The New Zealand presence during the later insurgency was therefore one of regional commitment, training, deterrence and support to the Five Power Defence Arrangements, rather than direct participation in Malaysian counter-insurgency operations. The distinction has been relevant to later debates over recognition of New Zealand service in Southeast Asia after 1974, since personnel served forward in a region affected by an active insurgency, but outside the formal operational categories applied to earlier service in Malaya, Borneo and Vietnam.

== Indonesia–Malaysia Confrontation 1963–66 ==

As a part of its withdrawal from its Southeast Asian colonies, the United Kingdom moved to combine its colonies in Borneo – Sarawak and British North Borneo – with those on peninsular Malaya, to form the Federation of Malaysia. This move was opposed by the government of Indonesia; President Sukarno argued that Malaysia was a puppet of the British, and that the consolidation of Malaysia would increase British control over the region, threatening Indonesia's independence. The Indonesia–Malaysia confrontation began on 20 January 1963 when Indonesian Foreign Minister Subandrio announced that Indonesia would pursue a policy of Konfrontasi (Confrontation) with Malaysia.

British forces conducted a successful counter-insurgency campaign against Indonesian guerillas (often regular Indonesian Army soldiers) but it was a strain on resources and by early 1965 60,000 British and Malaysian servicemen were deployed in the region, together with a Royal Navy surface fleet of more than eighty warships, including two aircraft-carriers. Repeated requests had been made since December 1963 to New Zealand and Australia to provide combat forces for Borneo. Prime Minister Keith Holyoake's National Party government initially refused – while it was felt that Malaysia should definitely be supported against an enemy that had clearly acted as an aggressor, the government did not wish to see New Zealand embroiled in a major war with Indonesia. Indonesia is New Zealand's closest Asian neighbour and there was a fear of spoiling future relations. In refusing, the government argued that present British and Malaysian forces were sufficient to contain the insurgency. In 1964 Sukarno decided to intensify the Confrontation by extending military operations to the Malay Peninsula. When 98 Indonesian paratroopers landed in Johore in September, the 1st Battalion, Royal New Zealand Infantry Regiment was one of the only Commonwealth units in the region and with the New Zealand government's permission hunted down the infiltrators. The following month, 52 soldiers landed in Pontian on the Johore–Malacca border and were also captured by New Zealand soldiers.

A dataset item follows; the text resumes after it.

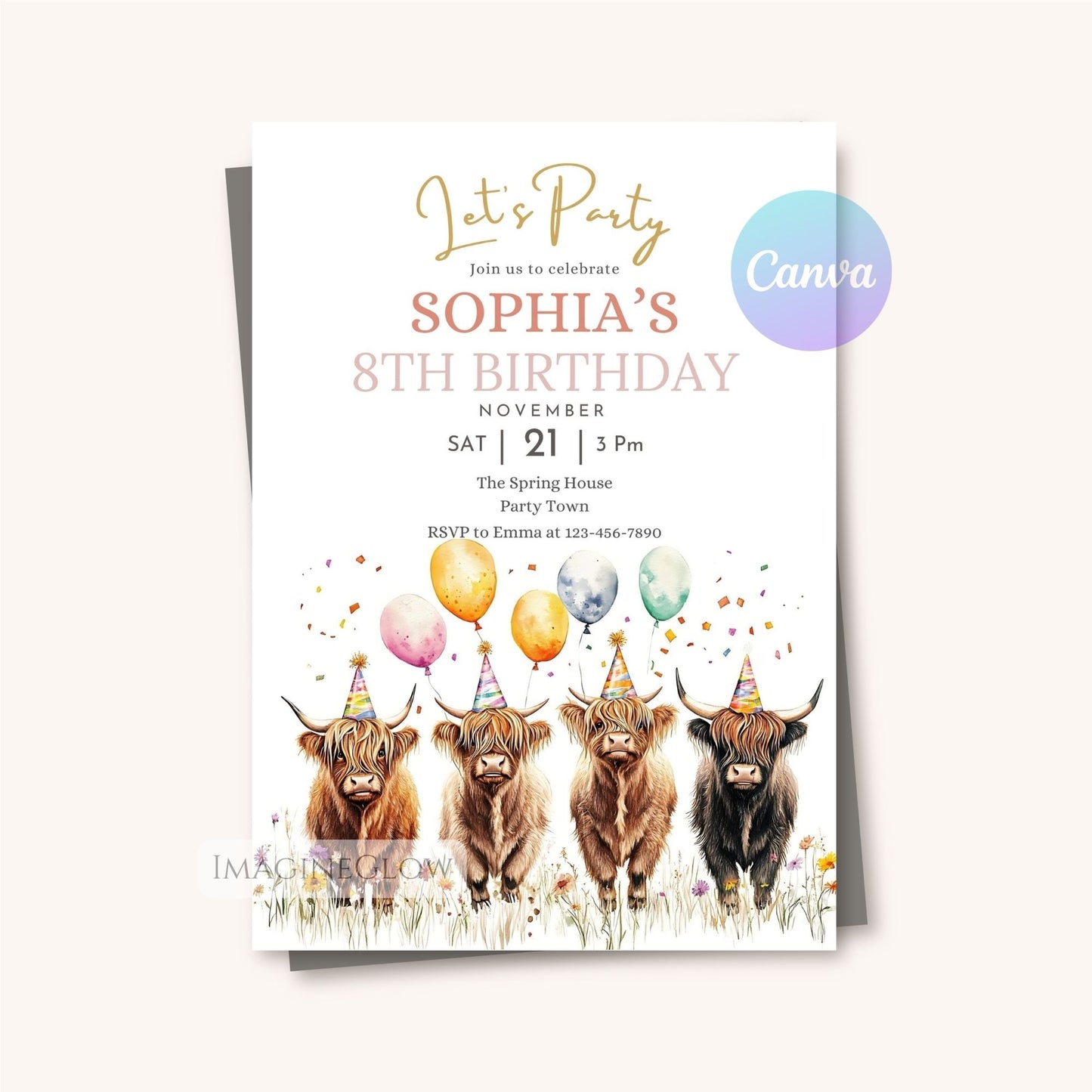 Barnyard Highland cow invitation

A change in New Zealand policy came as Sukarno increased the flow of Indonesian insurgents into Borneo and British military resources were stretched to almost breaking point. The New Zealand government could no longer deny the genuine appeals for assistance and the first New Zealand deployment was made to fight the insurgency – a Special Air Service detachment and the 1st Battalion, Royal New Zealand Infantry Regiment, along with former Royal Navy minesweepers HMNZS Hickleton and Santon and the frigate HMNZS Taranaki. The SAS detachment, and its later replacement, took part in Operation Claret alongside British and Australian SAS soldiers. The 1st Battalion did not see action until May 1965, when it relieved a Gurkha battalion in Sarawak, where it was involved in a series of skirmishes. The battalion was relieved in October 1965 and was not to see further combat – when it returned to Borneo in May 1966, Confrontation was essentially over. Towards the end of 1965, General Suharto came to power in Indonesia, following a coup d'état. Due to this domestic conflict, Indonesian interest in pursuing the war with Malaysia declined, and combat eased. On 28 May 1966 at a conference in Bangkok, the Malaysian and Indonesian governments declared the conflict was over. Violence ended in June, and a peace treaty was signed on 11 August and ratified two days later.